*Passage given*:
## START

74. An electrical device comprising:

a contact configured for electrical connection to a power line;

a voltage sensor for in-series connection to the power line to detect voltage signals indicative of the power line and provide analog signals indicative of the detected voltage signals; an analog-to-digital convertor (ADC) configured to receive the analog signals from the voltage sensor and output digital signals; and

a processor configured to sample the digital signals in real time.

75. An electrical device as recited in claim 74, wherein the processor is a microprocessor.

76. An electrical device as recited in claim 74, wherein sixty four samples are sampled from the respective individual cycle of the detected voltage signals and the detected current signals.

77. An electrical device as recited in claim 74, wherein the processor is configured to determine that an arc fault has occurred from at least some of the sampled digital signals.

78. An electrical device as recited in claim 77, wherein the processor is configured to determine that the arc fault is a series arc fault from a calculated mean square or root mean square values of the sampled voltage signals, and that there is little or no deviation in the detected current signals.

79. An electrical device as recited in claim 77 , wherein the processor is further configured to compute a frequency analysis of the detected voltage signals, and determine that the arc fault is a parallel arc fault based on the frequency analysis.

80. An electrical device as recited in claim 79, wherein the frequency analysis comprises calculating a Fourier transform or a Fast Fourier Transform (FFT) of the detected voltage signals, and analyzing higher order frequency signals of the Fourier transform or the FFT that are higher than fundamental frequency of the power line.

81. An electrical device as recited in claim 80, wherein the calculating of the Fourier transform, or the FFT of the detected voltage signals is performed on individual cycles of the detected voltage signals, and wherein the arc fault is determined to be a parallel arc fault when based on the higher order frequency signals over a plurality of cycles.

82. An electrical device as recited in claim 79, wherein the frequency analysis comprises analyzing higher order frequency signals of the Fourier transform or the FFT that are higher than fundamental frequency of the power line.

83. An electrical device as recited in claim 79, wherein the power line is a hot power line, wherein when the parallel arc fault has occurred over the hot power line to a neutral power line, there is little or no deviation in the detected current signals.

84. An electrical device as recited in claim 74, wherein the processor is configured to decide, for each cycle of the detected current and/or voltage signals, whether to activate or de-activate the solid state switch.

85. An electrical device as recited in claim 74, wherein the processor is configured for active power distribution of the power line within each cycle of the detected current and/or voltage signals by activating or deactivating the solid state switch.

86. An oscilloscope electrical device comprising:

a contact configured for electrical connection to a power line; a sensor for in circuit electrical connection to the power line to detect signals indicative of the power line;

a processor configured to sample the detected signals in real time, and provide oscilloscope information indicative of the sampled signals.

87. An oscilloscope electrical device as recited in claim 86, wherein the electrical connection to the power line is in series electrical connection for current.

88. An oscilloscope electrical device as recited in claim 86, wherein the electrical connection to the power line is in parallel electrical connection for voltage.

## END

*Extracted entries*:
## START

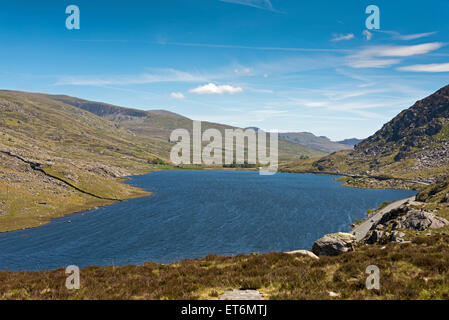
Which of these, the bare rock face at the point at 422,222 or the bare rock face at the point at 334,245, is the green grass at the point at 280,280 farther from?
the bare rock face at the point at 422,222

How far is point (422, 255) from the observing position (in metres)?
20.7

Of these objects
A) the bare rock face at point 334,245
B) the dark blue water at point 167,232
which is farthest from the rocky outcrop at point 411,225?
the dark blue water at point 167,232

## END

*Task set*:
1. In the patent claims, how many samples does claim 76 say are taken from each individual cycle?
2. Copy the patent claims word for word from "84. An electrical" to "deactivating the solid state switch.".
3. Carry on the patent claims after their last sentence.
The listing is not needed for this work.

*Results for each task*:
1. Sixty four samples.

2.
84. An electrical device as recited in claim 74, wherein the processor is configured to decide, for each cycle of the detected current and/or voltage signals, whether to activate or de-activate the solid state switch.

85. An electrical device as recited in claim 74, wherein the processor is configured for active power distribution of the power line within each cycle of the detected current and/or voltage signals by activating or deactivating the solid state switch.

3.
89. An oscilloscope electrical device as recited in claim 86, wherein the oscilloscope information includes a waveform of the detected signals, further comprising a display screen for the providing of the waveform in real time.

90. An oscilloscope electrical device as recited in claim 86, wherein the processor is configured to analyze the sampled signals in real time.

91. An oscilloscope electrical device as recited in claim 88, wherein the analyzing includes calculating a mean square or a root mean square of the sampled signals.

92. An oscilloscope electrical device as recited in claim 88, wherein the analyzing includes performing frequency analysis of the detected voltage signals.

93. An oscilloscope electrical device as recited in claim 90, wherein the frequency analysis is a Fourier transform or a Fast Fourier Transform (FFT) of the detected voltage signals.

94. An oscilloscope electrical device as recited in claim 88, wherein the oscilloscope information includes information of the analyzed sampled signals.

95. An oscilloscope electrical device as recited in claim 86, further comprising a communication subsystem for the providing of the oscilloscope information by transmitting to another device.

96. An oscilloscope electrical device as recited in claim 86, further comprising at least one analog-to-digital convertor (ADC) configured to receive a respective analog signal from the at least one sensor and output a respective digital signal for processing by the processor for the providing of the oscilloscope information.

97. An oscilloscope electrical device as recited in claim 86, wherein the processor is configured to execute an application program interface (API).

98. An oscilloscope electrical device as recited in claim 95, wherein the API includes commands for instructing what mode of the oscilloscope information is to be provided by the processor.

107

99. An oscilloscope electrical device as recited in claim 95, further comprising a solid state switch for in-series electrical connection with the power line, wherein the API includes control commands for manual or automatic power distribution or safety of the power line by activating or deactivating the solid state switch.

100. An oscilloscope electrical device as recited in claim 86, wherein sixty four samples are sampled from the respective individual cycle of the detected signals.

101. An electrical device comprising:

a contact configured for electrical connection to a power line;

at least one sensor to detect signals indicative of the power line and provide analog signals indicative of the detected signals;

an analog-to-digital convertor (ADC) configured to receive the analog signals from the at least one sensor and output digital signals to the processor; and

a processor configured to calibrate the electrical device by:

applying a first known electrical signal to the sensor and receiving a first digital signal value,

applying a second known electrical signal to the sensor and receiving a second digital signal value,

performing linear interpolation or extrapolation using the first digital signal value and the second digital signal value for the calibrating of the electrical device .

102. An electrical device as recited in claim 99, further comprising more than two digital signal values for calibrating non-linear sensor characteristics using a piece-wise linear approximation.

103. An electrical device as recited in claim 99 further comprising a solid state switch for in series electrical connection with the power line, the processor further configured to determine that a series arc fault has occurred, and in response deactivating the solid state switch.

104. An electrical device as recited in claim 100, wherein the solid state switch is a TRIAC.

105. An electrical device as recited in claim 99, wherein the contact is configured for downstream electrical connection to a downstream power line.

106. An electrical device as recited in claim 99, wherein the contact is configured for electrical connection through an electrical outlet.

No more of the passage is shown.